You have over a thousand prisoners at your disposal and just under 24 hours to determine which single bottle is poisoned.

You have a handful of prisoners about to be executed, and it would mar your celebration to have anyone else killed.

What is the smallest number of prisoners you must have to drink from the bottles to be absolutely sure to find the poisoned bottle within 24 hours?

Answer:10

10 prisoners must sample the wine. Bonus points if you worked out a way to ensure than no more than 8 prisoners die.

Number all bottles using binary digits. Assign each prisoner to one of the binary flags. Prisoners must take a sip from each bottle where their binary flag is set.

Here is how you would find one poisoned bottle out of eight total bottles of wine.

Bottle:          1          2          3         4         5         6         7          8

Prisoner A               X                               X         X                    X
Prisoner B                           X                   X                    X         X
Prisoner C                                      X                    X        X         X
In the above example, if all prisoners die, bottle 8 is bad. If none die, bottle 1 is bad. If A & B dies, bottle 4 is bad.

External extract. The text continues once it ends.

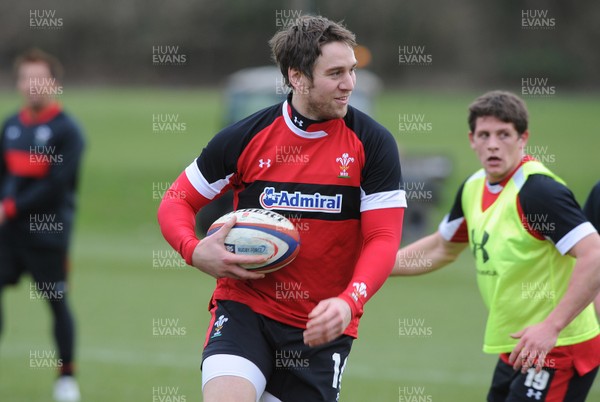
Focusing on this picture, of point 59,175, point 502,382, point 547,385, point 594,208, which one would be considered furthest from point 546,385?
point 59,175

With ten people there are 1024 unique combinations so you could test up to 1024 bottles of wine.

Each of the ten prisoners will take a small sip from about 500 bottles. Each sip should take no longer than 30 seconds and should be a very small amount. Small sips not only leave more wine for guests. Small sips also avoid death by alcohol poisoning. As long as each prisoner is administered about a millilitre from each bottle, they will only consume the equivalent of about one bottle of wine each.
Each prisoner will have at least a fifty percent chance of living. There is only one binary combination where all prisoners must sip from the wine. If there are ten prisoners then there are ten more combinations where all but one prisoner must sip from the wine. By avoiding these two types of combinations you can ensure no more than 8 prisoners die.

One viewer felt that this solution was in flagrant contempt of restaurant etiquette. The emperor paid for this wine, so there should be no need to prove to the guests that wine is the same as the label. I am not even sure if ancient wine even came with labels affixed. However, it is true that after leaving the wine open for a day, that this medieval wine will taste more like vinegar than it ever did. C'est la vie.